Source extract.
----
Ames was influenced not only by Adam Smith but also by another British liberal: Edmund Burke. Along with that philosopher of conservatism, Ames knew that a free economy existed only within a free society. But free societies do not arise out of some conscious “social contract” or from the abstract plan of the political metaphysician. Order, justice and freedom in the commonwealth emerge gradually as the laws and institutions of a people build up the framework of society. Habit and custom, prescription and prejudice are the buttresses of the commonwealth. Tampering willy-nilly with the constitution of society can only break civilized forms loose from their grounding. Both Ames and Burke saw the American revolution not as a radical reconstitution of things, but as an effort to preserve the American colonial tradition from English innovation and meddling. These men knew that change would and should come. But for change to be true progress, it must be seen in the light of the experience and tradition of a people.
----
Instruction A. Translate this sentence from the passage on Ames and Burke into French: "These men knew that change would and should come."

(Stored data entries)
----
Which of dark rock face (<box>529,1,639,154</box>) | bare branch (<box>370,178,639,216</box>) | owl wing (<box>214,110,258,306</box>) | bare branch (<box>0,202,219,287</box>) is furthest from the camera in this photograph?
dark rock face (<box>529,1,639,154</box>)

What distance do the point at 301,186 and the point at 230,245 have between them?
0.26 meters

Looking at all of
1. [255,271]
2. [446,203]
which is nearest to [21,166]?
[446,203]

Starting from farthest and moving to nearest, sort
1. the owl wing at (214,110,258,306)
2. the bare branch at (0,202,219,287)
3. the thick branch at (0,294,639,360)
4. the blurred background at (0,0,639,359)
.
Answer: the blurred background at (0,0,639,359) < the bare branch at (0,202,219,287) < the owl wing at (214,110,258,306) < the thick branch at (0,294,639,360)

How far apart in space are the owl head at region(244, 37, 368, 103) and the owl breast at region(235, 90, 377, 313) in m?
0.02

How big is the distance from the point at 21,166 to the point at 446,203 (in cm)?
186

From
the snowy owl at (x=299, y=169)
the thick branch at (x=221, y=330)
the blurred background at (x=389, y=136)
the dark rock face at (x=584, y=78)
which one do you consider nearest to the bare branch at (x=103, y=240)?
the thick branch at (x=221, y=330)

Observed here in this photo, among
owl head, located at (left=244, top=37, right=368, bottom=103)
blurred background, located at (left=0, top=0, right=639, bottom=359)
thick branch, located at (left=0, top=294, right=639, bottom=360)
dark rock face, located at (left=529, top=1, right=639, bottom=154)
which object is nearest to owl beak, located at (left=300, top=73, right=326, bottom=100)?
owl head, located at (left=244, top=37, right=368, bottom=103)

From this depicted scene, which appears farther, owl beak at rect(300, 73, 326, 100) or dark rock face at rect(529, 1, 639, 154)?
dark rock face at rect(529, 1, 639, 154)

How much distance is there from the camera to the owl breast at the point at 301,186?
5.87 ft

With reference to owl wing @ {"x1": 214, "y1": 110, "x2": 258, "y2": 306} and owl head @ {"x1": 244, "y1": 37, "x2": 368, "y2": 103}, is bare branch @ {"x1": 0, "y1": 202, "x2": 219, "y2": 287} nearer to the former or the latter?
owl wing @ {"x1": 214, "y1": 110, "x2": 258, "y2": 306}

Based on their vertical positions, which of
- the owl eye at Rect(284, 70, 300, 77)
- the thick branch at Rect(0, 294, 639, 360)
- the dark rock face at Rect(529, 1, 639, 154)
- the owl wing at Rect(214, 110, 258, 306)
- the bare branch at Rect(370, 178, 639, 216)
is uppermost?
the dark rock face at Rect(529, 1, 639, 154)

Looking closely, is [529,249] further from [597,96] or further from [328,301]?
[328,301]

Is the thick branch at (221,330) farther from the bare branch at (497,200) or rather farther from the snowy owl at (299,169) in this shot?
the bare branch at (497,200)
----
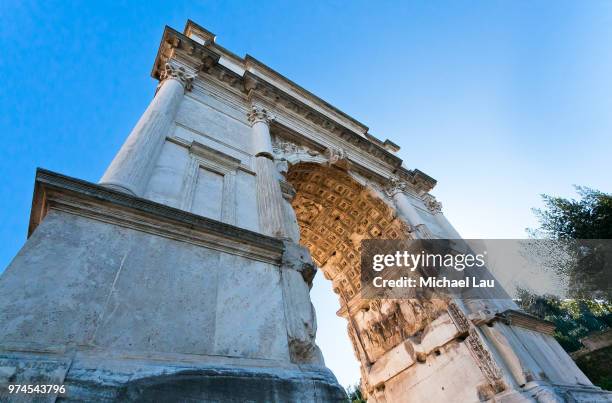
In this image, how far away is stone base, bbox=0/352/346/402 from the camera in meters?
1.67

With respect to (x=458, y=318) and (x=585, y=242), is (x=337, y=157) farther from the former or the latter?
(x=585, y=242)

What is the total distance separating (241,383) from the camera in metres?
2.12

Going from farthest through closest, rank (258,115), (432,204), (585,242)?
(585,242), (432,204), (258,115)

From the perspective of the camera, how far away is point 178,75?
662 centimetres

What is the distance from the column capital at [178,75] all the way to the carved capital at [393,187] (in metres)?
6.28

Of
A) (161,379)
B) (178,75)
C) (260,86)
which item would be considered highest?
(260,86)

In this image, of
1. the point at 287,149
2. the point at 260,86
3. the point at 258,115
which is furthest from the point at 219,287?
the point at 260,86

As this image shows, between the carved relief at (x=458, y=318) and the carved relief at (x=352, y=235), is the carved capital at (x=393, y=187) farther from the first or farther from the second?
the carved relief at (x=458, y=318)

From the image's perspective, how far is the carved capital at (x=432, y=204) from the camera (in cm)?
----
Instruction B. Please put the stored data entries, starting at the line that contains "As this image" and ending at the line that contains "From the image's", into a numbered list, leaving out blank lines.

Answer A. Ces hommes savaient que le changement viendrait et devait venir.

Answer B.
1. As this image shows, between the carved relief at (x=458, y=318) and the carved relief at (x=352, y=235), is the carved capital at (x=393, y=187) farther from the first or farther from the second?
2. the carved relief at (x=458, y=318)
3. From the image's perspective, how far is the carved capital at (x=432, y=204) from the camera (in cm)?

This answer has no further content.